STATED EXERCISE. Repeat the passage of the Knuth-Morris-Pratt algorithm post below, starting at "The initiative of" and ending at "the whole method.".

SOURCE EXCERPT.
Knuth - Morris - Pratt Algorithm: Let's give it a fancy name, pattern match

The initiative of studying this algorithm is because of this problem from LeetCode:

Implement strStr().

Returns the index of the first occurrence of needle in haystack, or -1 if needle is not part of haystack.

It is an easy level problem, yet I spend my whole night figuring out this algorithm. And yes, I missed the Golden Globe (Congratulations to Eddie Redmayne, who portrayed one of my favorite physicists Stephen Hawking).

This algorithm is indeed a very interesting one. At first glance, it is very hard to understand, and require O(m) extra space, but if you really take some effort and try to understand it, you will realize how neat it can make the whole method.

Partial Match Table
Ok, start from Partial Match Table / Failure Function (PMT).  There are lots of resources to explain it, some of them are very fancy and complicated, I put the Wikipedia link here if you want some official explanation. Mine will be simpler. The partial match table matches the longest prefix and suffix that are equal of all substrings in a string. The prefix and suffix do not include the substring.
For example, consider string ="abcabdabc" will form a PMT as shown in the following table.

For an empty substring, the length is not defined, so we choose -1. Another reason to choose -1 is that when we use this table later in the pattern match, it will be easier for index incrementation. For a substring with length equals to 1, there is no prefix or suffix that doesn't include the whole substring, so the length = 0. For substring with length equal to 2 and 3, no equal prefix and suffix is found, so lengths still equal to 0. And we move on....

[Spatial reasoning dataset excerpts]
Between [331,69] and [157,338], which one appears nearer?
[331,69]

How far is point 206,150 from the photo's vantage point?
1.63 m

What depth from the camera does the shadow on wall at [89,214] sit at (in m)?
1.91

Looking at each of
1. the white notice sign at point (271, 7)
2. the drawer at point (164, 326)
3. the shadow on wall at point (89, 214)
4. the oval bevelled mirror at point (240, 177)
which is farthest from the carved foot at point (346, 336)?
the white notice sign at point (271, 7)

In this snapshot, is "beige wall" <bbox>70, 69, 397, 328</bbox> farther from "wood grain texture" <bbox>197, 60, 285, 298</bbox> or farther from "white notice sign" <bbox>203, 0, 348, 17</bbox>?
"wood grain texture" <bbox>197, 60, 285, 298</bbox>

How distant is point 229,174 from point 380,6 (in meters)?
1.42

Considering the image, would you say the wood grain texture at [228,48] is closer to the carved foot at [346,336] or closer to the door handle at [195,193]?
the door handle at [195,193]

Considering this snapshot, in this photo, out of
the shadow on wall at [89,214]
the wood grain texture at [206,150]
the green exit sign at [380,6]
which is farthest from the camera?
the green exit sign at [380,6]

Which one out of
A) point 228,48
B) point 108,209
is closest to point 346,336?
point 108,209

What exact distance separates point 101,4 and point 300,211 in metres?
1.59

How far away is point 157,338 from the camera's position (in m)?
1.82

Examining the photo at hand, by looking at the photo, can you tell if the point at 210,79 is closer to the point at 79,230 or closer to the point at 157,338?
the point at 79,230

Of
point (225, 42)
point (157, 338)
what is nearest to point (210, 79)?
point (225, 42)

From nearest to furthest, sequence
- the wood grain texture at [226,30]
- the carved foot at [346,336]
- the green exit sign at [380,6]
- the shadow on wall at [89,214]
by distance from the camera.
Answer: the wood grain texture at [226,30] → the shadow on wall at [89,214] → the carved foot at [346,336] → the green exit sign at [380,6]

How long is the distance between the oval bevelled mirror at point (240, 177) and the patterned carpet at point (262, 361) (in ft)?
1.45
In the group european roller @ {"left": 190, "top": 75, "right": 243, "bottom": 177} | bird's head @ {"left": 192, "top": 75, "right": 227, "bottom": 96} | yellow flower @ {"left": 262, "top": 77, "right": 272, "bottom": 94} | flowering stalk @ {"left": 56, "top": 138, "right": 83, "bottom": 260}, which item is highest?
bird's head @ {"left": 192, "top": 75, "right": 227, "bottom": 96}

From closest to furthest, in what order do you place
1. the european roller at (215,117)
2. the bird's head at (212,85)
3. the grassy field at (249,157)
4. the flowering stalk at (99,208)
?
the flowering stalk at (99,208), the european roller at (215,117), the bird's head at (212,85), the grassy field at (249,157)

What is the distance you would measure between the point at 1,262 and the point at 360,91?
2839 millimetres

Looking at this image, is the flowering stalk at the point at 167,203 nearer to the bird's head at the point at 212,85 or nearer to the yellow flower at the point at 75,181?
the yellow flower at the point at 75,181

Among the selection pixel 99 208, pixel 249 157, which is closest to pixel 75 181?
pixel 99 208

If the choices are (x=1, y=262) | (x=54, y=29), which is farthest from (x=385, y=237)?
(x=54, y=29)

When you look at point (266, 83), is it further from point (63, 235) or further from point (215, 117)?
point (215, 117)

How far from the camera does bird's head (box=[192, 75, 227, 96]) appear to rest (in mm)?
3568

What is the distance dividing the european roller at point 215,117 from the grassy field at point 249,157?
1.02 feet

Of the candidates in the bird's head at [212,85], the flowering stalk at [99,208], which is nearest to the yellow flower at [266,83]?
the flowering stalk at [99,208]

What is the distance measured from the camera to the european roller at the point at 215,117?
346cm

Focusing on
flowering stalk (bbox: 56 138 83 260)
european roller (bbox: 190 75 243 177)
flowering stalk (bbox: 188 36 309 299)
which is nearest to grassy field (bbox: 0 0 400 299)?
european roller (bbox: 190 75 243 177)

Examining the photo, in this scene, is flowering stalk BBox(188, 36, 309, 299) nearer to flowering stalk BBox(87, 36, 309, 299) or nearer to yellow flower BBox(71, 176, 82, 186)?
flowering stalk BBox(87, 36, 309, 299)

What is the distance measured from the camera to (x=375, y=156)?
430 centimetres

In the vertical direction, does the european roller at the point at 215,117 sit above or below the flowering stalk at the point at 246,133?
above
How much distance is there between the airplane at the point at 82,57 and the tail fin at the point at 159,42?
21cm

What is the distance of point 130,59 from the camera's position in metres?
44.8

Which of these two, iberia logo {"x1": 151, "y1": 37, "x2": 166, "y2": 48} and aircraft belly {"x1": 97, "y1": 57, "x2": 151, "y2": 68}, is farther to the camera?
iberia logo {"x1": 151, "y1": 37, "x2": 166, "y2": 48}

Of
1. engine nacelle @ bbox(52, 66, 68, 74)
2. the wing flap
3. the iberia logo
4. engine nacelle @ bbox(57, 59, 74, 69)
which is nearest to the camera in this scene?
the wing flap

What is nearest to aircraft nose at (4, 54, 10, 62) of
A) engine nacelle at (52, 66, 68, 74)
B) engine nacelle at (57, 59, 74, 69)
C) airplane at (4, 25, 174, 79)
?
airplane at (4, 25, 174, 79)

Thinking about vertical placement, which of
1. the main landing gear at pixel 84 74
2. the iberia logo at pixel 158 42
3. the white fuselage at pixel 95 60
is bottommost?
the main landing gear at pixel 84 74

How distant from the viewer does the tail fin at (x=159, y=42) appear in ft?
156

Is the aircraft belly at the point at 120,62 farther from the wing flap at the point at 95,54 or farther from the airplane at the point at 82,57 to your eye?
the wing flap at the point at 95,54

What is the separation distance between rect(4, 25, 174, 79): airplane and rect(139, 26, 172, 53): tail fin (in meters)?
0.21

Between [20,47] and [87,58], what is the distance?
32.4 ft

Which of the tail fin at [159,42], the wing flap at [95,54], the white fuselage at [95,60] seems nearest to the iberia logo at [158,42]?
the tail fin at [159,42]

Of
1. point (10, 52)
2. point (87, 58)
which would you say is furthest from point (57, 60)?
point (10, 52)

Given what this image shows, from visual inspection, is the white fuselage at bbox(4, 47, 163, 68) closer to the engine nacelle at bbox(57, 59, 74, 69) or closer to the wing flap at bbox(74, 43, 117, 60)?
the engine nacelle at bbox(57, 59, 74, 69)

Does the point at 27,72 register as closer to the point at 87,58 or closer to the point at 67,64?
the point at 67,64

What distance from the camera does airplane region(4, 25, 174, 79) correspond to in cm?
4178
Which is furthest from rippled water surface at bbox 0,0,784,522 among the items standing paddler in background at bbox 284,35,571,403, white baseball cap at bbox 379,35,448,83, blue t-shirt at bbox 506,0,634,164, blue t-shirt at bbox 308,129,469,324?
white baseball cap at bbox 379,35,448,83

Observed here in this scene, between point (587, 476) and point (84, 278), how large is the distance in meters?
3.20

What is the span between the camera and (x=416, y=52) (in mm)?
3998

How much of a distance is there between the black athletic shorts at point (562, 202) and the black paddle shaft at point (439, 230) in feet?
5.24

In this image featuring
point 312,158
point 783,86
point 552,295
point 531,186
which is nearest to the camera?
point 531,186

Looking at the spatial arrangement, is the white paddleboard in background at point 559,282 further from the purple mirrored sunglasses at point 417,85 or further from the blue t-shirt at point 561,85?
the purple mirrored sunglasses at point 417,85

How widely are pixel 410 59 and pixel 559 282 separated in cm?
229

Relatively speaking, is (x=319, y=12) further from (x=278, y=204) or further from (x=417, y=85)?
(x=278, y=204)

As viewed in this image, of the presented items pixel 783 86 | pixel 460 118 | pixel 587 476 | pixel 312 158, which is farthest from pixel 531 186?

SOLUTION TO THIS EXERCISE.
The initiative of studying this algorithm is because of this problem from LeetCode:

Implement strStr().

Returns the index of the first occurrence of needle in haystack, or -1 if needle is not part of haystack.

It is an easy level problem, yet I spend my whole night figuring out this algorithm. And yes, I missed the Golden Globe (Congratulations to Eddie Redmayne, who portrayed one of my favorite physicists Stephen Hawking).

This algorithm is indeed a very interesting one. At first glance, it is very hard to understand, and require O(m) extra space, but if you really take some effort and try to understand it, you will realize how neat it can make the whole method.